How the hell do you argue with someone who makes the absurd claim, even after that level of public notice, that I have declared myself "safe"? Christ, all I can say is "as far as I know..." about ANYTHING.
"As far as I know", I'm free of STD's. However, there opinion is split as to whether I can pass on herpes or not -- that's where people have to make their own judgement calls. She'll decry the fact that I didn't notify her immediately, and it's true. I've already bemoaned my flawed reasoning behind that decision and paid a very high price -- the loss of people I really liked being around, and even loved deeply. In the case of Audra and Eileen, that love was something that I thought was unshakable, that could help us to work through whatever life threw at us.
I've had sex with Eileen many times, including a period several years ago when we weren't safe. Eileen doesn't have it. Now Audra's saying that she (Audra, that is) DOES, which is the first I've heard of it. She doesn't mention an outbreak, but says that she "contracted it" during the camping trip. So, I wonder what she considers the "responsible" thing to do here? Never have sex with Eileen again?

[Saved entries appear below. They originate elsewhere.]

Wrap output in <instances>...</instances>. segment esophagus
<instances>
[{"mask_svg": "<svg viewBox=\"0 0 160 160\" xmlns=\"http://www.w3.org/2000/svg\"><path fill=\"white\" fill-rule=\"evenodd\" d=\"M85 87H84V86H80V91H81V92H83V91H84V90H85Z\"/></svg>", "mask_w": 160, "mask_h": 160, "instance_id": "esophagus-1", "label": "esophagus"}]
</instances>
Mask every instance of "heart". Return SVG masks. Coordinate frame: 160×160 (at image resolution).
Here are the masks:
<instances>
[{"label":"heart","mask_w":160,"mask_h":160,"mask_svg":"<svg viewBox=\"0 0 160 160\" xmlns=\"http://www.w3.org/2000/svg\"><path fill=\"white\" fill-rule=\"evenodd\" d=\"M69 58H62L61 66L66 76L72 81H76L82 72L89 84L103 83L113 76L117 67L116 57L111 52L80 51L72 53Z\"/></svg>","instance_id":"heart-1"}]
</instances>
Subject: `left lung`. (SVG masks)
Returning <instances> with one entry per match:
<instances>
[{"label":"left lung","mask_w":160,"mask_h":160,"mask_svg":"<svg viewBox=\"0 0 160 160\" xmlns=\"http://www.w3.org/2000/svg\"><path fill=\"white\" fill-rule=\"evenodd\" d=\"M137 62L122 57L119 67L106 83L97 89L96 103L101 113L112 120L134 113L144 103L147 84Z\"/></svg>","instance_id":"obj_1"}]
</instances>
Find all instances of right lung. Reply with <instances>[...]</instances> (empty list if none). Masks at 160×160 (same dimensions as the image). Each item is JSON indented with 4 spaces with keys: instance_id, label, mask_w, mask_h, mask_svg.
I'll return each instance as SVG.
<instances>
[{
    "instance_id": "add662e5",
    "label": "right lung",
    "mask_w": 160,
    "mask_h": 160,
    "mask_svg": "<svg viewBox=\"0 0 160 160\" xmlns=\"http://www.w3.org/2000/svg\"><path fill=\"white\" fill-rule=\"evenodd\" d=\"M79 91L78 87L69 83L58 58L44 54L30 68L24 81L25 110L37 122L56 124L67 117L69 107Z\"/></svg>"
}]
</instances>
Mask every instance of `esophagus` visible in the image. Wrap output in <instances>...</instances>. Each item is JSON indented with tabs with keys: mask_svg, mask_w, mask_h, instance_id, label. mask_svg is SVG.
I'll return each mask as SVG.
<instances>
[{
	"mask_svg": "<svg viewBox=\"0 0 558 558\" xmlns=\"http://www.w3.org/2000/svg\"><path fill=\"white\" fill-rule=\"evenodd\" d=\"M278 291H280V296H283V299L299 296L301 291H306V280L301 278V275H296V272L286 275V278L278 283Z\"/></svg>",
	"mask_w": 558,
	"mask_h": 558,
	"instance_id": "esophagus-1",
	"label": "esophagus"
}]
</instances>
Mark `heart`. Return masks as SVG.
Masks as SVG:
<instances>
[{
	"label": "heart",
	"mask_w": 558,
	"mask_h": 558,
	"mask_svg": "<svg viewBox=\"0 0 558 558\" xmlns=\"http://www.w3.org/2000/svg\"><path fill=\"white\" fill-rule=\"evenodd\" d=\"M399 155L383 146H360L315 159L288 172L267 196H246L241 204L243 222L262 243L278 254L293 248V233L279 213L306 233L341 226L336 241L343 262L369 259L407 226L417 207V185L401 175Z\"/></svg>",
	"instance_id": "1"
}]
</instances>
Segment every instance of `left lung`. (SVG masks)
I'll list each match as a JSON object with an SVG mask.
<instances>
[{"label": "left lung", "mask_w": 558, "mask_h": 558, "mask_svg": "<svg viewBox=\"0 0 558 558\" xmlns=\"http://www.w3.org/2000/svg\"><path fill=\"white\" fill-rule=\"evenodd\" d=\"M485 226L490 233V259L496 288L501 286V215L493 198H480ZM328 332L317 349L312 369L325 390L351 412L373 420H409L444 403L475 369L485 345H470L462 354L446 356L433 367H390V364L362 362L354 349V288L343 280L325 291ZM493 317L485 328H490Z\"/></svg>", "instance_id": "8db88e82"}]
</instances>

I owe Gwen a big apology if it turns out I contracted it, never had an outbreak, and unknowingly (as in I HAD NO INKLING I HAD IT!) to her. If I did indeed pass it to Audra, then I MUST HAVE been exposed recently -- otherwise she would have had this a lot earlier. Yet there's this complication: What if (and this is just speculation) Kim gave it to BOTH of us? Or all three, if you include Gwen...
No this doesn't change my current status, but the point is SHE DOESN'T KNOW THAT. No one does. It's also just as likely that Kim gave it to me, and I to Gwen and Audra. Or Audra Gave it to Me and Kim. Or...
The problem is, WE DON'T KNOW. Any vector we can conceive is literally impossible to prove one way or the other. Sex might never have been involved! For all we know *I* caught it from a toilet seat (and yes, you can). All I can do is state, over and over again, what I KNOW. And, ultimately, people need to stop equating infection with deliberate action, as if I somehow got something out of it in some sick twisted way. Stop "blaming the slut" and start working together to find a way to go on with our lives.
Now that I've wasted a portion of your life with the kvetching, you might wonder: Yo, what the fuck do YOU want?
Good question. I WANT to find some way we can talk about this without rancor and accusations. I want to sit down with her, in Circle, and work through our issues. I want to support her in any way I can regarding this, without finger pointing and blame. And yes, this applies to brigideire and gtpooh as well. Let's just chalk the last few months to the understandable fallout that happens when miscommunication, confusion, and a complete lack of direct experience collides with a hot button issue.
I'm tired of the fighting. I don't know what good it will do, but consider this an offer for everyone to come together and draw strength from this "debacle", or at least find some peace.